Opowiem historię, którą znajomy podzielił się ze mną dawno temu.
Żył sobie starszy mężczyzna. Wdowiec, miał dorosłe dzieci. Próbował im pomóc, ale sam ledwo wiązał koniec z końcem. Zbierał butelki i wszelkiego rodzaju puszki podczas spacerów z psem.
Kilka razy w miesiącu starszy mężczyzna ładował te butelki do swojego starego poloneza, zabierał psa do towarzystwa i jechał do skupu złomu. Kupowali tam od niego butelki i puszki, a staruszkowi taka wycieczka również dobrze robiła.

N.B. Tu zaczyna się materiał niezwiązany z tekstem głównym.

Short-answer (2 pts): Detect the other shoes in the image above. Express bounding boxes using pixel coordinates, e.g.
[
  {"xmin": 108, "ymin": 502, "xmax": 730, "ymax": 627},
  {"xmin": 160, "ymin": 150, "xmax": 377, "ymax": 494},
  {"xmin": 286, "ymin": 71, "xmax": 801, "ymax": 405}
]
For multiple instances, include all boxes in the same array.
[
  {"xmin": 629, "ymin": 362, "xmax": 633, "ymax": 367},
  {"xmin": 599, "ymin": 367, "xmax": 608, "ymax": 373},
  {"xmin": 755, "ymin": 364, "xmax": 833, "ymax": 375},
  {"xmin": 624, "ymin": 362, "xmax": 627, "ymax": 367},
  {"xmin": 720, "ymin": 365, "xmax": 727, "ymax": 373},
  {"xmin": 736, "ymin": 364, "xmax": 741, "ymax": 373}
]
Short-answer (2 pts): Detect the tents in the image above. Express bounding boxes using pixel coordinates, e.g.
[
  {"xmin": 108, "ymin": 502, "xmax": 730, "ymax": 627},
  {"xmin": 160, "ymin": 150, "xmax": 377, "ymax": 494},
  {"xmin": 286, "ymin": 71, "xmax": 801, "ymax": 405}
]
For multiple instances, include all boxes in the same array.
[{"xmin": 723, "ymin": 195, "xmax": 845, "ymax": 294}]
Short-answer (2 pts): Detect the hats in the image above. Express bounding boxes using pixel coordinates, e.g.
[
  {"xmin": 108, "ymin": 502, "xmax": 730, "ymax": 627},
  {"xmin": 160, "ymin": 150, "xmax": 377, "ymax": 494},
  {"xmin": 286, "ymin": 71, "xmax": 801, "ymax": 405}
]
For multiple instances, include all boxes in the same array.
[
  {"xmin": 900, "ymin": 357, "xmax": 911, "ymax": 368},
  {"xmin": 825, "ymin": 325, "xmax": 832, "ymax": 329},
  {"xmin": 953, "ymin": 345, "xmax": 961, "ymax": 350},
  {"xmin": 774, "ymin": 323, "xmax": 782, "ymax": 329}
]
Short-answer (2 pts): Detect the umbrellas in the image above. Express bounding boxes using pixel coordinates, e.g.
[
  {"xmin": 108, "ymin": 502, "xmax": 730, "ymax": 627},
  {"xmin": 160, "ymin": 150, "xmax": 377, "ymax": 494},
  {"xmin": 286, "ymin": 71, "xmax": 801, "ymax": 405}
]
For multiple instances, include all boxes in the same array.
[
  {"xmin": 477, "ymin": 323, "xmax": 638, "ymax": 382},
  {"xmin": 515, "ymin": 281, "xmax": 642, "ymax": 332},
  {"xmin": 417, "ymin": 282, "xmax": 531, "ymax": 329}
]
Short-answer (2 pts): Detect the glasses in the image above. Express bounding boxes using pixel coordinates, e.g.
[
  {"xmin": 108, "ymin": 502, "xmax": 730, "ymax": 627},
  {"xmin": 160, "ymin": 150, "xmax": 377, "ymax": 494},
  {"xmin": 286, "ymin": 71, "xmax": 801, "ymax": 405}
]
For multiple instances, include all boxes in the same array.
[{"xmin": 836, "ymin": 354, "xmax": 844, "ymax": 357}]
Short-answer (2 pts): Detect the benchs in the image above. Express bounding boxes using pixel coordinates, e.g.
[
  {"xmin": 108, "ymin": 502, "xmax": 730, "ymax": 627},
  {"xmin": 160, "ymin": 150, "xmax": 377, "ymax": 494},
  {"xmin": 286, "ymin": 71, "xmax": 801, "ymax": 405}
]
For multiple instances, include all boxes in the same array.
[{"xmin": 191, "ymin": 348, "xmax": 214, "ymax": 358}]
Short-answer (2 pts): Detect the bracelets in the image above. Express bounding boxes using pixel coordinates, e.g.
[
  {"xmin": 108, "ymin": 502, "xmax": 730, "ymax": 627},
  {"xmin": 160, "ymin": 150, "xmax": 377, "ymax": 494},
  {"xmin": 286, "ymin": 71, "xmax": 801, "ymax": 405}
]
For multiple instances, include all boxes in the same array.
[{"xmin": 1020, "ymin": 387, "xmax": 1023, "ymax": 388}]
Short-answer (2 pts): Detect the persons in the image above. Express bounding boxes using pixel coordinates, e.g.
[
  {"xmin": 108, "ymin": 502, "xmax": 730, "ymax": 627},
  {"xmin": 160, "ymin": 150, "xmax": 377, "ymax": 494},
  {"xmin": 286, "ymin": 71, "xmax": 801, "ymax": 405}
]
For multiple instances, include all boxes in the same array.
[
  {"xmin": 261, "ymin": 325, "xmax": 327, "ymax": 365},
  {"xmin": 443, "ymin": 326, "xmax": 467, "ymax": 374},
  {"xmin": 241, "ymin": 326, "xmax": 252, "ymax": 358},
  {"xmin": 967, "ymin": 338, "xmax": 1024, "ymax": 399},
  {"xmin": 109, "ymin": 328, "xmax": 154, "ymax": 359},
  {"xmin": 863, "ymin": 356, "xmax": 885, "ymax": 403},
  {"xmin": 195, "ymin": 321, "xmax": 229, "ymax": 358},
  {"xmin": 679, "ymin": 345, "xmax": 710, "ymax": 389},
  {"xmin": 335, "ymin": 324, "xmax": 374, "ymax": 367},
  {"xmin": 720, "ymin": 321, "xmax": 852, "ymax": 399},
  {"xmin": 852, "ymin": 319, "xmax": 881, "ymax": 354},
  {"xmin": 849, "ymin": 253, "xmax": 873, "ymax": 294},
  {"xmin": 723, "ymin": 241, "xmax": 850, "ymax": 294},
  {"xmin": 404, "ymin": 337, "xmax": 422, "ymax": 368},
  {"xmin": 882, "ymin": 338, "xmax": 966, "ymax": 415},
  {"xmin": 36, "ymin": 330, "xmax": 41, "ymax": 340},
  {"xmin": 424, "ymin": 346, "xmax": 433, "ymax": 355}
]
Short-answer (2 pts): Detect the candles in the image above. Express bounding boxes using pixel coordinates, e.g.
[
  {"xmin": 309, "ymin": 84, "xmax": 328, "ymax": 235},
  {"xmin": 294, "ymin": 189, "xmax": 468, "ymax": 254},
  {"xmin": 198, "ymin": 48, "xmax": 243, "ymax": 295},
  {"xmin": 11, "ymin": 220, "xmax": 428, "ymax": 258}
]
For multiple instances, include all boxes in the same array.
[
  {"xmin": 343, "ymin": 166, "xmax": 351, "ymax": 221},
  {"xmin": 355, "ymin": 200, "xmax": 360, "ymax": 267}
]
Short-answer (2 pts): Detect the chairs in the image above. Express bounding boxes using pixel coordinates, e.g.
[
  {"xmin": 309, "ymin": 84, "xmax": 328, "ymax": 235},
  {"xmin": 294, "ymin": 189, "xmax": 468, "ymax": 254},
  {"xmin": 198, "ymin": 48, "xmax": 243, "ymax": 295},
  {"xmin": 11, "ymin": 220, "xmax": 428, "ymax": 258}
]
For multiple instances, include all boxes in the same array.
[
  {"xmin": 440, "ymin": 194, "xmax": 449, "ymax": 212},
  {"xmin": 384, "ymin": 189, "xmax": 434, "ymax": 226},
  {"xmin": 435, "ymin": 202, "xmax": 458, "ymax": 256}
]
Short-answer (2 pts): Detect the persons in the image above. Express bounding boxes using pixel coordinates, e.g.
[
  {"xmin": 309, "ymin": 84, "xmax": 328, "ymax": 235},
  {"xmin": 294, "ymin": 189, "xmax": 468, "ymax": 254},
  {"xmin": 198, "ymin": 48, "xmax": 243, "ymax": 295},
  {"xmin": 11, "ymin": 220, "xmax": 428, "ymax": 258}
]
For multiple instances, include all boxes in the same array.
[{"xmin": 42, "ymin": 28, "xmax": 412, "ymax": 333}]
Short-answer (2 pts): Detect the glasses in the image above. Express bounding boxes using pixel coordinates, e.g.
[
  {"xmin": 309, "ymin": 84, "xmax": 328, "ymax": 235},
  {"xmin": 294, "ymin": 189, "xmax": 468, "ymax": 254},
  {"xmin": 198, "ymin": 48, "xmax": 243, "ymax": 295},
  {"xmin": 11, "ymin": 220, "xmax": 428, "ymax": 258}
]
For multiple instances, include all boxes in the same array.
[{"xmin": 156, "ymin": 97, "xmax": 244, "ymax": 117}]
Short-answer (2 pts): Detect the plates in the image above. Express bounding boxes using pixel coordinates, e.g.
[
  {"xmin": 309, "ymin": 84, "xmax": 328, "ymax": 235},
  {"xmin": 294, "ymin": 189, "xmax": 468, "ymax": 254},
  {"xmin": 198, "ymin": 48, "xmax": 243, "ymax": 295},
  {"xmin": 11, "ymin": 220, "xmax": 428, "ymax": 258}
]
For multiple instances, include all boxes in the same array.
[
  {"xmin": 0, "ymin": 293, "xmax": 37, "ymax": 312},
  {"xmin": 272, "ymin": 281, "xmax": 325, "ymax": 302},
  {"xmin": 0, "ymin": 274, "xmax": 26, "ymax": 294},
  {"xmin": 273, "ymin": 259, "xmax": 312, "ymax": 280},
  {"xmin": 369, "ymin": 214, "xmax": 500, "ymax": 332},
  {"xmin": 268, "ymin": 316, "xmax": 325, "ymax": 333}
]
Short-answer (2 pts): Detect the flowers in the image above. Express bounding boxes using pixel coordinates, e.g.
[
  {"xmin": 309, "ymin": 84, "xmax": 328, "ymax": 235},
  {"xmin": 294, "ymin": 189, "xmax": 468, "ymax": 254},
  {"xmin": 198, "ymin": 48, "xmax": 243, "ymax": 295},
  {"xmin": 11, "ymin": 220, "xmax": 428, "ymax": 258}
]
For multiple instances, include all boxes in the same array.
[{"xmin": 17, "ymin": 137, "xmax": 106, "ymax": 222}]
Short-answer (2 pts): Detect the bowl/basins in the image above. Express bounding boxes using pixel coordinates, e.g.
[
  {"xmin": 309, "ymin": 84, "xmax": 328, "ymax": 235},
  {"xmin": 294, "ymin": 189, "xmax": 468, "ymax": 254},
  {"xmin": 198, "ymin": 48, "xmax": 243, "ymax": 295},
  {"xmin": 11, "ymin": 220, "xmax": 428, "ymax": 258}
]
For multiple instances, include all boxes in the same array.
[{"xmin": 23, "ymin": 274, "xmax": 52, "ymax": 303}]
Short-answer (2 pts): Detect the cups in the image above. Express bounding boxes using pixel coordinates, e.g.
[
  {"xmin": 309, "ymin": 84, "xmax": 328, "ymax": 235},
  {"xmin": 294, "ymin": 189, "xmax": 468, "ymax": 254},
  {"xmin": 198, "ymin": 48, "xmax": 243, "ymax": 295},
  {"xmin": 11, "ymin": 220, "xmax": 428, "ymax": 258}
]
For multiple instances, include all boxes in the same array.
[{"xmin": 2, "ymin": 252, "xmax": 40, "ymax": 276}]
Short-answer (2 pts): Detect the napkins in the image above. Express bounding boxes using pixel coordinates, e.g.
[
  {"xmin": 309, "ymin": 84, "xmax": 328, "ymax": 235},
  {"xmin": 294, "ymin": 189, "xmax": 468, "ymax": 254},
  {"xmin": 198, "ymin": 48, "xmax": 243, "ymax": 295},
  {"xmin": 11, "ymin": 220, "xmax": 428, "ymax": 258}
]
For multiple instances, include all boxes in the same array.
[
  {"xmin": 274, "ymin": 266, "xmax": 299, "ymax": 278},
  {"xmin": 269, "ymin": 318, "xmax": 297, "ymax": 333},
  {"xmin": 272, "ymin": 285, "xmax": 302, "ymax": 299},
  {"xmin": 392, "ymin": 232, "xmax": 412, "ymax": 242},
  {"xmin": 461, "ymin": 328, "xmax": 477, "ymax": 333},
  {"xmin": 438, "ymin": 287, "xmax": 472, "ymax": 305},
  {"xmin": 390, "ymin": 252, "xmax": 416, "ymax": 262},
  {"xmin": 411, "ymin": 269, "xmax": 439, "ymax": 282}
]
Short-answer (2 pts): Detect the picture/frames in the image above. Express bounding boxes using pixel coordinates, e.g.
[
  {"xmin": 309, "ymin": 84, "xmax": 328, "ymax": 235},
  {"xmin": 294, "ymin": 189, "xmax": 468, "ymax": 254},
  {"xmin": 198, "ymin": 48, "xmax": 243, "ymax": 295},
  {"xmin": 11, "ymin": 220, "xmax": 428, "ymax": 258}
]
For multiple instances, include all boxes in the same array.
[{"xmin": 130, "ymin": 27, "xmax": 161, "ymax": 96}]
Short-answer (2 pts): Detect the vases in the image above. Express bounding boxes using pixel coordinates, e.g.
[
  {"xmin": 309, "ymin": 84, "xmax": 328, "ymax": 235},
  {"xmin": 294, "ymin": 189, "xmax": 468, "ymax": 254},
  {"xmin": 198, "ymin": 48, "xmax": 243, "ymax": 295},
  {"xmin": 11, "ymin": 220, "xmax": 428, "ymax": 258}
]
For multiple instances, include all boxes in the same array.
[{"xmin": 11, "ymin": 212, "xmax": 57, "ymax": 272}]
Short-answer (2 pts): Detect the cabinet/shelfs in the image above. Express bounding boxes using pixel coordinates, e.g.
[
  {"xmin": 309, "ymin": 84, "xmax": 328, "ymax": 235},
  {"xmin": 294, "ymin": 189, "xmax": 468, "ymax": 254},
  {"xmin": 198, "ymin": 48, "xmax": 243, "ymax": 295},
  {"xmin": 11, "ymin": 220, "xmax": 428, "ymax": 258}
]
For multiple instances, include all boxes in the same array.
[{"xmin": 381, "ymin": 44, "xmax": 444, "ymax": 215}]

Nie miał polisy ubezpieczeniowej, wszystkie dokumenty, w tym prawo jazdy, były wydane jeszcze w czasie głębokiej komuny. Jeździł rzadko i ostrożnie, nigdy go nie zatrzymywano. Jednak tego popołudnia podróż nie poszła zgodnie z planem…
Podczas pakowani butelek jedna się rozbiła. Musiał poświęcić czas na sprzątanie. Samochód nie chciał się uruchomić. Dziadek rozwiązał jednak te drobne problemy i odjechał z psem na przednim siedzeniu.
Skup złomu stał na obrzeżach miasta, w jego pobliżu płynęła rzeka. Mężczyzna bardzo lubił chodzić wzdłuż jej brzegu z psem, wspominając dawne czasy i swoją żonę: lubili tu razem odpoczywać. Wracał zamyślony i nie zauważył Lexusa, przypadkowo nie ustępując mu drogi. Samochód był cały z wyjątkiem przodu. Staruszek miał tylko lekko wgnieciony zderzak.
Z Lexusa wysiadł 50 – letni mężczyzna, spojrzał na skalę szkód, upewnił się, że wszyscy uczestnicy zdarzenia są cali i zaczął krzyczeć do dziadka:
– Polisa ubezpieczeniowa?
– Nie ma.
– Ile masz emerytury?
– 600 złotych…
– Czy dzieci lub wnuki mają pracę?
– Oni też są biedni, staram się im pomagać, jak tylko mogę, zbieram puszki i butelki i sprzedaję na złom.
– Och, za naprawę mojego samochodu to i nawet Twoje prawnuki się nie wypłacą. Co robimy? – podszedł do staruszka i zaczął nim potrząsać.
Całą sytuacją obserwowała Renata Paciorkowska, mieszkała w sąsiednim domu. Złapała właściciela Lexusa, gdy tylko ten przyleciał do dziadka.
– Nie ma nic! Ciągle szuka czegoś, co może sprzedać, psa wszyscy sąsiedzi pomagają karmić. Zostaw go, pomyśl o sobie. On umrze, a Ty pójdziesz do więzienia! Co by było, gdyby Twój ojciec znalazł się w takiej sytuacji, co byś to zrobił?
Puścił dziadka, zamarł jak posąg i zaczął płakać, nie mógł się uspokoić. Jak się okazało, jego ojciec został uznany za zaginionego, gdy był jeszcze 6 – letnim chłopcem.
– Tak długo marzyłem, żeby go zobaczyć, a sam zaatakowałem biednego staruszka. Przypomniałaś mi o tacie.
Po dwóch dniach ten mężczyzna wrócił, znalazł dziadka, kupił dla niego wiele produktów i poprosił o wybaczenie jego niegrzecznego i okrutnego zachowania. Zostawił wizytówkę i powiedział, żeby śmiało dzwonić, jeśli pojawią się jakieś problemy.